By doing this, the orchestrator controls only the "flow of data" without seeing the actual "content of data," minimizing token consumption.

---

## Design Philosophy

### Why this "Thinness"?

#### 1. **"Give the Map, and the LLM Can Walk"**
Modern LLMs can move autonomously without complex external control logic if given logical constraints like an FSM via prompts.

#### 2. **Flattening Tools and Agents**
We erase the boundary of "from here is the agent's job, from here is the tool's job." By defining everything as Python functions, the design becomes extremely simple.

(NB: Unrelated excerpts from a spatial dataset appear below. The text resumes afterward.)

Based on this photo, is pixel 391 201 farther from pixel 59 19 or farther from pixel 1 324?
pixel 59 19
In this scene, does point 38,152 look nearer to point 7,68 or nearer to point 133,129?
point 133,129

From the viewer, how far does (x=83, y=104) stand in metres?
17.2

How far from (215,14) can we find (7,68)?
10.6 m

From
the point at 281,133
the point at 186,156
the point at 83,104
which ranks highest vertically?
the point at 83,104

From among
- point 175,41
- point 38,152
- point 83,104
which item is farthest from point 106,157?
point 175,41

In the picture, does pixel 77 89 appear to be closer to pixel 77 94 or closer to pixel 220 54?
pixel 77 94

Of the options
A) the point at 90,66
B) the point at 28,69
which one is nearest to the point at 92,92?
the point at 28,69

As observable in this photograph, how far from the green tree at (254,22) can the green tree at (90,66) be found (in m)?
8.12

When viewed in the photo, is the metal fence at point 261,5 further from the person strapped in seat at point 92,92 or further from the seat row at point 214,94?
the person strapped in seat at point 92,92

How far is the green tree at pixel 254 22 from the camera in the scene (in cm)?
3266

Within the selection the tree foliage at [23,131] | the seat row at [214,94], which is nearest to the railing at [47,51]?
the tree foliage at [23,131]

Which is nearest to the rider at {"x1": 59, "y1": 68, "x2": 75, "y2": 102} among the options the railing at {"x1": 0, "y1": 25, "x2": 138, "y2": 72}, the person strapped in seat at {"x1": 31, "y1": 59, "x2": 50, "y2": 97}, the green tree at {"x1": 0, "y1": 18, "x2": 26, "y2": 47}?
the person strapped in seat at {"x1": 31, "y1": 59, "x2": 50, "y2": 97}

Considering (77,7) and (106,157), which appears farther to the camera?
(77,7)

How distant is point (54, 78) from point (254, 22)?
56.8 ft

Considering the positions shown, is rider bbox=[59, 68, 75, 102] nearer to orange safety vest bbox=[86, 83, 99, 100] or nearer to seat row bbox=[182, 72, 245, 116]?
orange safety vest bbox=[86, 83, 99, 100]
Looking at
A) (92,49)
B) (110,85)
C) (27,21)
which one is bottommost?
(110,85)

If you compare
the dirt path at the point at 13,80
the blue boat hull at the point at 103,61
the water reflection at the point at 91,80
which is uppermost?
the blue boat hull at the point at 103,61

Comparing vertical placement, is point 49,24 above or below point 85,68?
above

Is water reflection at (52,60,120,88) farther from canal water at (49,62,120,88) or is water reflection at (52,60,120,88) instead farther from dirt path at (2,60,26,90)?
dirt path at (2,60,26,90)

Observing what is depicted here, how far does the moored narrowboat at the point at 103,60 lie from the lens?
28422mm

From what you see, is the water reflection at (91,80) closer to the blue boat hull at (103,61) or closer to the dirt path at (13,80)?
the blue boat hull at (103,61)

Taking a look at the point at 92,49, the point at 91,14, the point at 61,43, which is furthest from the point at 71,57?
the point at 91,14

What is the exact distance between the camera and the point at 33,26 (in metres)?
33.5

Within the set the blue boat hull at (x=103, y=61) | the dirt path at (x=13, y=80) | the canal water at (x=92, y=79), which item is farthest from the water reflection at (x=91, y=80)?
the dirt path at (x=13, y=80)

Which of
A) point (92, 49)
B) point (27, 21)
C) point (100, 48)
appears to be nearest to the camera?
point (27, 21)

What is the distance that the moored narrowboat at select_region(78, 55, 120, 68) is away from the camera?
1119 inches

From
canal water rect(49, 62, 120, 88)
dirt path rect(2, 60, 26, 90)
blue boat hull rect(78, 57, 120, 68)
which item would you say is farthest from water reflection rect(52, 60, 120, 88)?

#### 3. **Total Trust in Structured Output**
The era of fearing parse errors is over. By directly using the structured output features of OpenAI or Anthropic, we connect the LLM's "Declaration" directly to code logic.

#### 4. **User Implements Orchestration**
The framework provides only the minimal primitives (FSM, ToolRegistry). How to write the loop, error handling, logging, etc., can be freely implemented according to user requirements.

---

## Differences from LangGraph

| Item | FSM Agent | LangGraph |
|------|-----------|-----------|
| **Abstraction Level** | Minimal (FSM + ToolRegistry) | High (Graph, Node, Edge) |
| **Loop Control** | User Implements | Framework Provided |
| **State Management** | Simple FSM | StateGraph with reducers |
| **Learning Cost** | Low (Basic Python only) | Medium-High (Many unique concepts) |
| **Customizability** | Completely Free | Within Framework Limits |
| **Scope** | Simple workflows to mid-scale tasks | Large-scale, complex multi-agents |

---

## License

MIT

---

## Summary

This framework maximizes LLM inference capabilities by providing **minimal primitives**.

- **Framework Provides**: `FSM` and `ToolRegistry`
- **User Implements**: Orchestration loop, prompt design, error handling
- **LLM Handles**: State transition decisions, tool selection, task execution

It is a new agent framework that balances simplicity and flexibility.